El 16 de octubre de 1998 Augusto Pinochet fue arrestado en Londres tras una orden emitida desde España por el juez Baltasar Garzón, iniciándose un largo litigio jurídico y político acerca de si era válido que fuera juzgado fuera del país, por los crímenes de lesa humanidad y terrorismo internacional que cometió la dictadura bajo sus órdenes directas, durante 17 años, oprimiendo brutalmente a Chile.
El lugar donde quedó recluido fue la "London Clinic", establecimiento en que fue internado por un tratamiento médico que requería hospitalización, pero sin representar riesgo vital para el otrora poderoso y sanguinario dictador chileno.
En el país partió un duro debate, la derecha enfurecida por el arresto de quien fuera su principal benefactor económico durante casi dos décadas, saltó a la palestra con un falso discurso de defensa de la soberanía nacional, diciendo que Chile debía hacer uso de todo su prestigio internacional, restablecido gracias al retorno de la democracia, para lograr el regreso del exdictador que negara y pisoteara los derechos humanos y destruyera el Estado de derecho.
################
▸ **QUÉ SE PIDE**
1. Según el texto sobre el arresto de Pinochet, ¿quién emitió la orden por la que fue detenido en Londres?
2. Prosigue el texto sobre el arresto de Pinochet a partir de su última oración.
Los registros proceden de otra fuente.
################
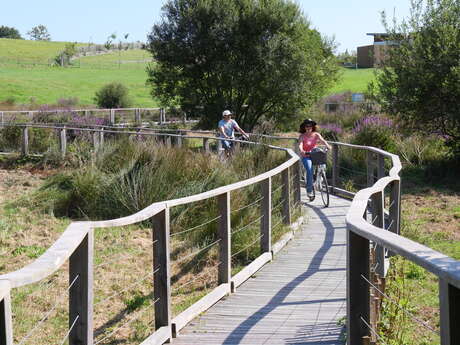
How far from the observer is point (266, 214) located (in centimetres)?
919

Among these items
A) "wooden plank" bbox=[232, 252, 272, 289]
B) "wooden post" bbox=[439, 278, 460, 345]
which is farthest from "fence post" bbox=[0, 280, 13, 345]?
"wooden plank" bbox=[232, 252, 272, 289]

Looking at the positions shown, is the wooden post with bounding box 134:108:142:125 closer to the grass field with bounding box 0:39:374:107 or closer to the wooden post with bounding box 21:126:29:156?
the grass field with bounding box 0:39:374:107

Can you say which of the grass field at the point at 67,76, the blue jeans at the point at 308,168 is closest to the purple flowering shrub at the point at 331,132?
################
▸ **RESPUESTAS POR TAREA**
1. El juez Baltasar Garzón, desde España.

2.
La presión y amenazas que las fuerzas reaccionarias ejercieron sobre el gobierno democrático fueron tremendas. Una sostenida campaña mediática se levantó e intensificó durante meses para hacer creer al país que la defensa del criminal detenido en Londres era también expresión del interés nacional.
Las organizaciones de derechos humanos se movilizaron ante la campaña que decía que Pinochet sería juzgado en Chile, denunciando el chantaje de fuerzas que, en ese período, lo impedirían. Asimismo, los partidos y personalidades democráticas y de izquierda apoyamos el valor universal de la justicia y de los DD.HH., que no pueden supeditarse al designio de implacables tiranos, dispuestos a cualquier crimen, abuso o masacre para perpetuarse en el poder.
Sin embargo, en medio del iracundo chantaje de sectores extremistas de derecha, la autoridad democrática pidió el regreso del exdictador; a pesar de ello, en los primeros alegatos en la Corte en Londres la defensa pinochetista fue derrotada.
Entonces, algunos incondicionales de Pinochet se desesperaron. No tenían como propiciar un nuevo golpe de Estado, pero llegaron al delirio de plantear una operación "comando" del Ejército para "rescatarlo". Incitaban a semejante aventura porque no eran ellos los que pagarían con cárcel o con su vida semejante locura.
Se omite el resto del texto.